Inspired by the principles of biophilic design, the project takes its name from VITAE, a word whose meaning is “life” in Latin and “vine” in Italian. A green path with a vine-covered pergola gently rises along the walls of the building, creating a long promenade for pedestrians. The people who stroll through this green spiral can pass close to a series of terraces and greenhouses for urban farming and hydroponic cultivation.

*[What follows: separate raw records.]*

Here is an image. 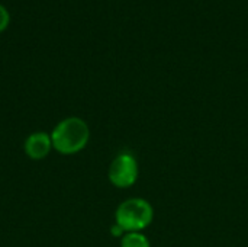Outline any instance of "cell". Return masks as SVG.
I'll return each mask as SVG.
<instances>
[{
	"mask_svg": "<svg viewBox=\"0 0 248 247\" xmlns=\"http://www.w3.org/2000/svg\"><path fill=\"white\" fill-rule=\"evenodd\" d=\"M52 148L61 156H74L86 148L90 140V128L87 122L78 116H67L61 119L51 131Z\"/></svg>",
	"mask_w": 248,
	"mask_h": 247,
	"instance_id": "cell-1",
	"label": "cell"
},
{
	"mask_svg": "<svg viewBox=\"0 0 248 247\" xmlns=\"http://www.w3.org/2000/svg\"><path fill=\"white\" fill-rule=\"evenodd\" d=\"M154 218L151 204L144 198H129L119 204L115 211V224L125 233L145 230Z\"/></svg>",
	"mask_w": 248,
	"mask_h": 247,
	"instance_id": "cell-2",
	"label": "cell"
},
{
	"mask_svg": "<svg viewBox=\"0 0 248 247\" xmlns=\"http://www.w3.org/2000/svg\"><path fill=\"white\" fill-rule=\"evenodd\" d=\"M140 175L137 159L129 153H119L110 163L108 178L115 188L126 189L135 185Z\"/></svg>",
	"mask_w": 248,
	"mask_h": 247,
	"instance_id": "cell-3",
	"label": "cell"
},
{
	"mask_svg": "<svg viewBox=\"0 0 248 247\" xmlns=\"http://www.w3.org/2000/svg\"><path fill=\"white\" fill-rule=\"evenodd\" d=\"M51 150H54L51 135L44 131L29 134L23 141V151L31 160H44L48 157Z\"/></svg>",
	"mask_w": 248,
	"mask_h": 247,
	"instance_id": "cell-4",
	"label": "cell"
},
{
	"mask_svg": "<svg viewBox=\"0 0 248 247\" xmlns=\"http://www.w3.org/2000/svg\"><path fill=\"white\" fill-rule=\"evenodd\" d=\"M121 247H151L150 240L141 231L125 233L121 237Z\"/></svg>",
	"mask_w": 248,
	"mask_h": 247,
	"instance_id": "cell-5",
	"label": "cell"
},
{
	"mask_svg": "<svg viewBox=\"0 0 248 247\" xmlns=\"http://www.w3.org/2000/svg\"><path fill=\"white\" fill-rule=\"evenodd\" d=\"M9 23H10V13L3 4H0V33L9 26Z\"/></svg>",
	"mask_w": 248,
	"mask_h": 247,
	"instance_id": "cell-6",
	"label": "cell"
},
{
	"mask_svg": "<svg viewBox=\"0 0 248 247\" xmlns=\"http://www.w3.org/2000/svg\"><path fill=\"white\" fill-rule=\"evenodd\" d=\"M110 233H112V236H115V237H122V236L125 234V231H124L119 226H116V224H113V226H112Z\"/></svg>",
	"mask_w": 248,
	"mask_h": 247,
	"instance_id": "cell-7",
	"label": "cell"
}]
</instances>
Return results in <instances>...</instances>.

“VITAE tries to address humankind’s innate ‘biophilia,’ as formulated by the great American biologist Edward O. Wilson,” says Saverio Panata, partner at CRA and project manager of VITAE: “We are talking about the natural tendency of our species to seek our happiness through immersion in nature. Thanks to new technologies, it is now possible to achieve this goal even in the heart of the city – this is particularly relevant in a building that is devoted to scientific research.”
The VITAE building will host a farm-to-table restaurant on the ground level, high-tech offices above, and a series of facilities for the leading molecular and oncology research center ICOM, including terraced guest rooms for its international researchers, on the higher floors. This array of functions seeks to create a harmony between nature and science, public and private life, like a reinterpretation of the social and spatial model of the Charterhouses, such as Milan’s Abbazia di Chiaravalle, located just a few kilometers away from the site of VITAE.